(Recorded data)
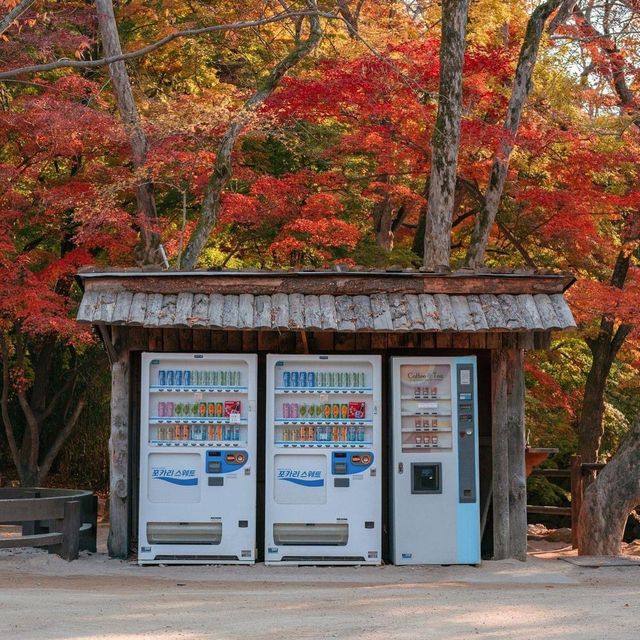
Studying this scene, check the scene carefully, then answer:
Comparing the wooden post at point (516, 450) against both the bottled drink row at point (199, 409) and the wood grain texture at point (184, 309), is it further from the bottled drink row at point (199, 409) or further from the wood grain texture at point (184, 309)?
the wood grain texture at point (184, 309)

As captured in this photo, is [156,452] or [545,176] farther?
[545,176]

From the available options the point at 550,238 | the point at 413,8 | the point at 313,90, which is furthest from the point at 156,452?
the point at 413,8

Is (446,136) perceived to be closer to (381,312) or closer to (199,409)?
(381,312)

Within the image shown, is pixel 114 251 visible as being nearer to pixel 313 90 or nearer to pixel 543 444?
pixel 313 90

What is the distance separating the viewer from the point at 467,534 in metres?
10.3

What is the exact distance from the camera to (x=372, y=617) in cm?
762

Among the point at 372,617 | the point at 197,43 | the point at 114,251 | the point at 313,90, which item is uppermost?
the point at 197,43

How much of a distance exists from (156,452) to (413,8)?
15.4 metres

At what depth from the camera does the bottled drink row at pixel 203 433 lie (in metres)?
10.2

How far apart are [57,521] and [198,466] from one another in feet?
5.57

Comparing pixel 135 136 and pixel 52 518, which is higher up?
pixel 135 136

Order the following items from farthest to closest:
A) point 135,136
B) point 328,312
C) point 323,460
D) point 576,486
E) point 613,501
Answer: point 135,136 → point 576,486 → point 613,501 → point 323,460 → point 328,312

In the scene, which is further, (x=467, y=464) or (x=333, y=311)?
(x=467, y=464)

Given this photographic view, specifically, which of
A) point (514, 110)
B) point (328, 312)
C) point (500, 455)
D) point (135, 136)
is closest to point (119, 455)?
point (328, 312)
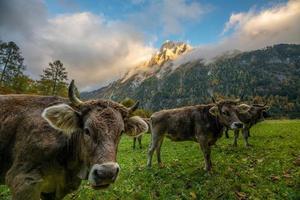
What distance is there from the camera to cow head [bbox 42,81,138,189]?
6082 mm

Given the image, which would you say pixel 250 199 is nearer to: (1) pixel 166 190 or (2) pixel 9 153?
(1) pixel 166 190

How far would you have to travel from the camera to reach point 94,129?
677cm

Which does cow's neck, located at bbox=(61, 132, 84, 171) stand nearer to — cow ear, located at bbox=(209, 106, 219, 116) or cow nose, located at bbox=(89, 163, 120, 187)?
cow nose, located at bbox=(89, 163, 120, 187)

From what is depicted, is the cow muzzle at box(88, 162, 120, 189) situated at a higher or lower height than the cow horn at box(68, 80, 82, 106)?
lower

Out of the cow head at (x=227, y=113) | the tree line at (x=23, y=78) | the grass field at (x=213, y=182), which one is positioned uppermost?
the tree line at (x=23, y=78)

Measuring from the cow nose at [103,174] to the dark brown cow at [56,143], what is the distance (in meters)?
0.23

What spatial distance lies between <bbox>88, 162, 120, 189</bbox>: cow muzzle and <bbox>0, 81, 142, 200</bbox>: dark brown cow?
8.8 inches

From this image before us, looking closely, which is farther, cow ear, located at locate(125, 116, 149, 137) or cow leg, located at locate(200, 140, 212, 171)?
cow leg, located at locate(200, 140, 212, 171)

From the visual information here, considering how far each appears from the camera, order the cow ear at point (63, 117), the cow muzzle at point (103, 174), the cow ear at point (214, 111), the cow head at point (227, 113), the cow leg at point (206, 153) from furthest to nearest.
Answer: the cow ear at point (214, 111)
the cow head at point (227, 113)
the cow leg at point (206, 153)
the cow ear at point (63, 117)
the cow muzzle at point (103, 174)

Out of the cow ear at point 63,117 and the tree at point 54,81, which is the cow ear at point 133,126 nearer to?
the cow ear at point 63,117

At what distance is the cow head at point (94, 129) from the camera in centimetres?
608

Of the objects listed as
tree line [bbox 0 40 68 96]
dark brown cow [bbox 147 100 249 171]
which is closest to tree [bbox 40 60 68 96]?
tree line [bbox 0 40 68 96]

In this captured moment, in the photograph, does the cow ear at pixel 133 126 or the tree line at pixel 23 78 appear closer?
the cow ear at pixel 133 126

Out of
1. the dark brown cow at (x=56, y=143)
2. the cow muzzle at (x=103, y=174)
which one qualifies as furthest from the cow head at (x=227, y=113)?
the cow muzzle at (x=103, y=174)
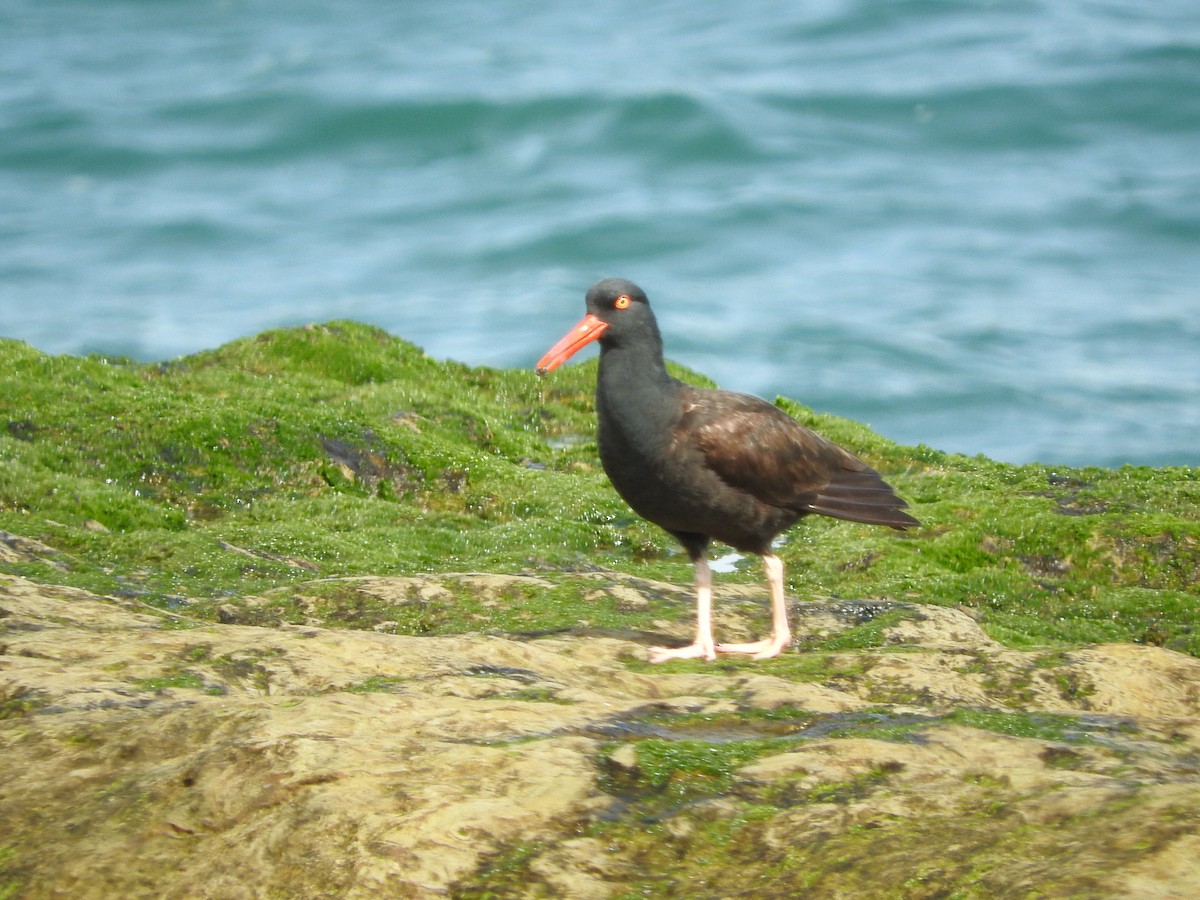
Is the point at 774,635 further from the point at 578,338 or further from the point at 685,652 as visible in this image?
the point at 578,338

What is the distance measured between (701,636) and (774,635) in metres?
0.50

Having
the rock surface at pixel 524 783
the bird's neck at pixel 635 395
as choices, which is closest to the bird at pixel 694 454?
the bird's neck at pixel 635 395

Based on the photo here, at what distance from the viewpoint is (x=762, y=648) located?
900 centimetres

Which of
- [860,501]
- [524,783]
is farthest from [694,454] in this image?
[524,783]

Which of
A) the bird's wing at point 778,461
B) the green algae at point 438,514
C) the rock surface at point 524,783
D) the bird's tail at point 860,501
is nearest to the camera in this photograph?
the rock surface at point 524,783

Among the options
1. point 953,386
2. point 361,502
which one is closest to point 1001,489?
point 361,502

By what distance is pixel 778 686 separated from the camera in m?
7.25

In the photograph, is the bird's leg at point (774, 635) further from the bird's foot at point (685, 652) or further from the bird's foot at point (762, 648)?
the bird's foot at point (685, 652)

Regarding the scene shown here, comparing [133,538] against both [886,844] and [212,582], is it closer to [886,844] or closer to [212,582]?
[212,582]

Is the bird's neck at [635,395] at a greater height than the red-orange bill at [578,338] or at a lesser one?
lesser

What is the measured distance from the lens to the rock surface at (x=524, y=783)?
4871 mm

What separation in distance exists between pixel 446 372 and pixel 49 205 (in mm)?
37893

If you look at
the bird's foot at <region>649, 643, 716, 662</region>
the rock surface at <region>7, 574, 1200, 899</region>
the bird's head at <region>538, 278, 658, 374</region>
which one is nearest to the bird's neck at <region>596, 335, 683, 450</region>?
the bird's head at <region>538, 278, 658, 374</region>

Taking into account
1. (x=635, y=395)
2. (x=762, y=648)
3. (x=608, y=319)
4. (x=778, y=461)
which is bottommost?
(x=762, y=648)
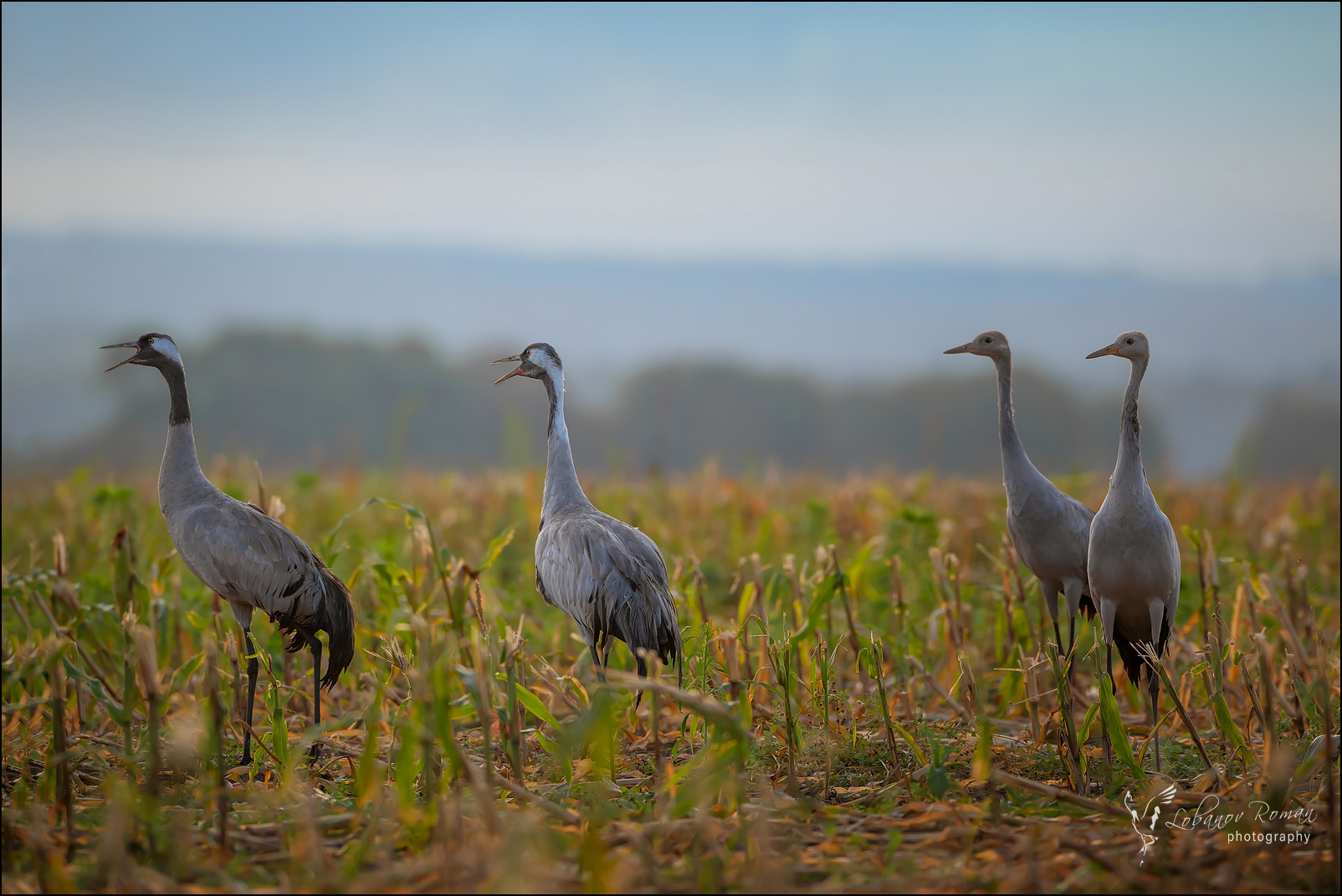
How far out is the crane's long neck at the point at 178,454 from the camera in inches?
181

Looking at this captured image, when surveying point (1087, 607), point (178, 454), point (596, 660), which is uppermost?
point (178, 454)

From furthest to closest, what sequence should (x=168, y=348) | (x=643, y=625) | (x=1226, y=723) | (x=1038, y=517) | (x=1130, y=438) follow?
(x=168, y=348) < (x=1038, y=517) < (x=643, y=625) < (x=1130, y=438) < (x=1226, y=723)

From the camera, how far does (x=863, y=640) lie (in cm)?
430

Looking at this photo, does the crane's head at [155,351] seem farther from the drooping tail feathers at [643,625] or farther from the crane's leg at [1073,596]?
the crane's leg at [1073,596]

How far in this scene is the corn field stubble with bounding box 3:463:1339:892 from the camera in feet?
8.27

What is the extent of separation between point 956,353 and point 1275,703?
7.11 ft

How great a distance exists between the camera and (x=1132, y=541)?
12.8ft

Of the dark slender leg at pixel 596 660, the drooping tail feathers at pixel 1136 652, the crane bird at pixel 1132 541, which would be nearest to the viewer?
the crane bird at pixel 1132 541

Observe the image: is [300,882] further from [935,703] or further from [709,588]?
[709,588]

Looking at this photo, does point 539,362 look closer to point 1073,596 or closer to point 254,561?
point 254,561

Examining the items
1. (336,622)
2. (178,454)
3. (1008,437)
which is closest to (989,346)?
(1008,437)

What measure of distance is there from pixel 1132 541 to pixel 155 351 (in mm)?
4376
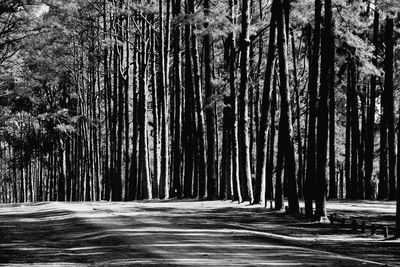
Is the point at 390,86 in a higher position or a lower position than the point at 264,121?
higher

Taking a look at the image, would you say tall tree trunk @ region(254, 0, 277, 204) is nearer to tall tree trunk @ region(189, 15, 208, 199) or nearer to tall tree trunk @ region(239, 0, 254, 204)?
tall tree trunk @ region(239, 0, 254, 204)

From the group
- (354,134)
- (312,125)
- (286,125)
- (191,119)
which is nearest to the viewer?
(312,125)

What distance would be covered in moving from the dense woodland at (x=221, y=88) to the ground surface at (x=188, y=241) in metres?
2.00

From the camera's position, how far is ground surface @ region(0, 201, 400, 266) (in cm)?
1151

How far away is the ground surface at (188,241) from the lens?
1151 centimetres

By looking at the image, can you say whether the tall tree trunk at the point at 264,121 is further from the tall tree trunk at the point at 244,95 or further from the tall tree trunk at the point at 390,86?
the tall tree trunk at the point at 390,86

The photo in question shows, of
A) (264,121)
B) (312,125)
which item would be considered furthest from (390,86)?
(312,125)

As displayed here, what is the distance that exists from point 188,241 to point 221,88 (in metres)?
16.2

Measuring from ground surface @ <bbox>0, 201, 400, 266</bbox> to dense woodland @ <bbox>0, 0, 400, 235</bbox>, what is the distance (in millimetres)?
1998

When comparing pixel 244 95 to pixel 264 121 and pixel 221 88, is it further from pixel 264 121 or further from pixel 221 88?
pixel 221 88

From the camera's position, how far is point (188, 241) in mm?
13656

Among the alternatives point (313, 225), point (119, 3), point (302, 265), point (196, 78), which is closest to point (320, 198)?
point (313, 225)

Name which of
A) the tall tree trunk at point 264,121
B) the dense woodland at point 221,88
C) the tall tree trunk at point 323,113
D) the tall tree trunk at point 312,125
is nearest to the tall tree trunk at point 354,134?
the dense woodland at point 221,88

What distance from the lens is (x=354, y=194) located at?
3691 centimetres
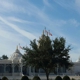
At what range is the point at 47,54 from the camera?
139 ft

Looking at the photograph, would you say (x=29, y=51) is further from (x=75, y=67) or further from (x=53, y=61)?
(x=75, y=67)

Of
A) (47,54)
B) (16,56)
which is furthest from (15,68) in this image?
(47,54)

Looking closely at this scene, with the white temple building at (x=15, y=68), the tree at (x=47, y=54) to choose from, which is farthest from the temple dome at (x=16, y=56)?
the tree at (x=47, y=54)

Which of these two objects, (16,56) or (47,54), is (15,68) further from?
(47,54)

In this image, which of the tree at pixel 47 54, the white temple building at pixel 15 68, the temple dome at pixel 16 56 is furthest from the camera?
the temple dome at pixel 16 56

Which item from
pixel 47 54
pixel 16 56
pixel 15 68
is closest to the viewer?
pixel 47 54

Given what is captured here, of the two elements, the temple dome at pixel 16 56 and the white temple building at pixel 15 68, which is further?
the temple dome at pixel 16 56

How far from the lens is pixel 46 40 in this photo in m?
42.9

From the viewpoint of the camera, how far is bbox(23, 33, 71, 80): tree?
4215 cm

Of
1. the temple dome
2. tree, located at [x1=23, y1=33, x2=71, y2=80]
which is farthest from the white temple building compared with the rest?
tree, located at [x1=23, y1=33, x2=71, y2=80]

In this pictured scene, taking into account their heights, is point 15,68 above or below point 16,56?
below

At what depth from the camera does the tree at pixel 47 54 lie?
138ft

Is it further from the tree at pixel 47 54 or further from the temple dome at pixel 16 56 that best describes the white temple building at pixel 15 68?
the tree at pixel 47 54

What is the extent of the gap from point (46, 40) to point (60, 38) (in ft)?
8.39
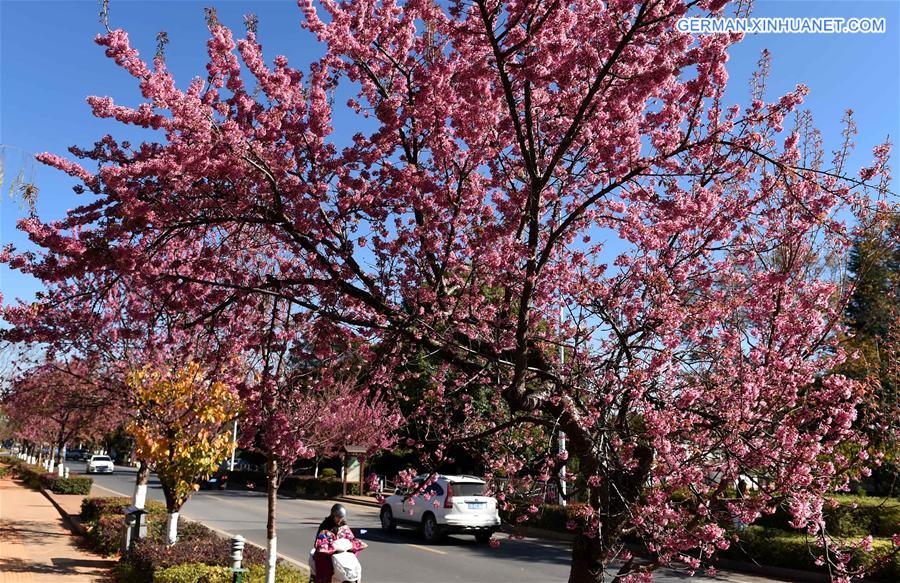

[WHAT IS EXPECTED] Can you rewrite the stretch of the listing from its start through the line containing "Comparing the wooden", swapping "wooden post" for "timber post" and leaving everything else unchanged? Omit the pictures from your answer.

[THE RESPONSE]
Studying this scene, check the scene carefully, then answer:
Comparing the timber post at point (516, 450) against both the bottled drink row at point (199, 409) and the wood grain texture at point (184, 309), is it further from the bottled drink row at point (199, 409) or further from the wood grain texture at point (184, 309)?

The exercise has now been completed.